= Olaf Altmann =

German scenic designer and theatre director

Olaf Altmann (born 1966) is a German scenic designer.

Born in Karl-Marx-Stadt (now Chemnitz), Altmann began his theatre career as a stage technician at the municipal theatre. There, he also designed his first stage design for a production of Hasko Weber in 1990. After working at the Volksbühne in Berlin, he became a permanent stage designer in Chemnitz in 1993, where he worked for the first time with the director Michael Thalheimer, whose permanent stage designer he has been ever since.

Altmann has meanwhile also distinguished himself as a theatre director and has staged plays at the theatres in Kassel, Dresden and Cologne.

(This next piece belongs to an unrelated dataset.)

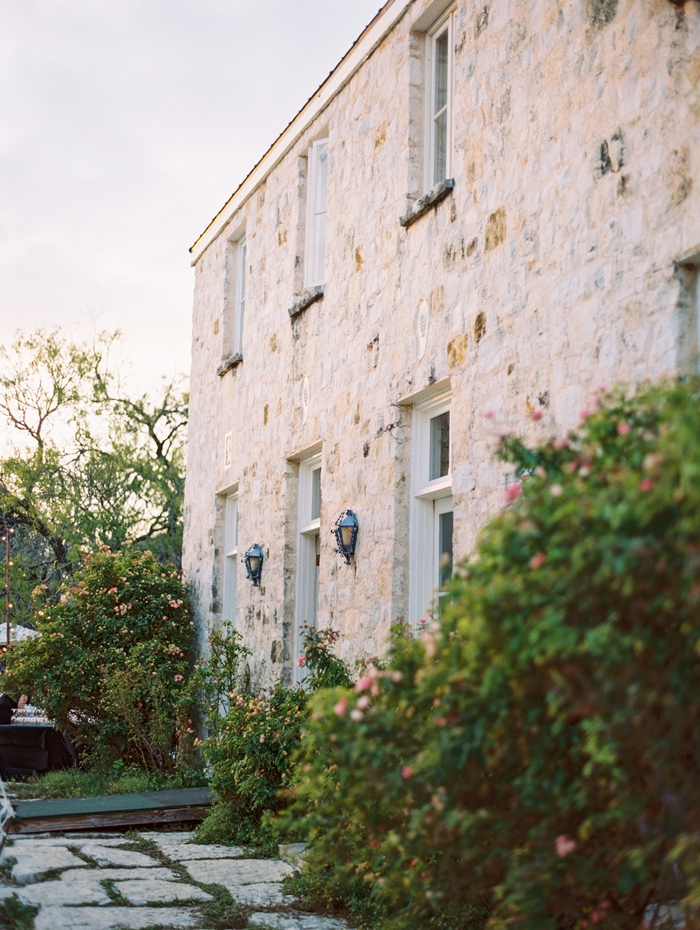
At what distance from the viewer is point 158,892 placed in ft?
18.2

In 2001, Altmann was awarded the 3sat-Preis at the Berliner Theatertreffen for Liliom at the Thalia Theater in Hamburg (together with Thalheimer). In 2002, he was nominated for the Nestroy Theatre Prize. In 2008, Altmann received the award Stage Design of the Year from the magazine Theater heute for his stage design in Die Ratten at the Deutsches Theater Berlin. He also received the Faust award in 2008 for the same work. In 2016, he was awarded the Theaterpreis Hamburg – Rolf Mares for the stage design of the production of Les Troyens at the Staatsoper Hamburg.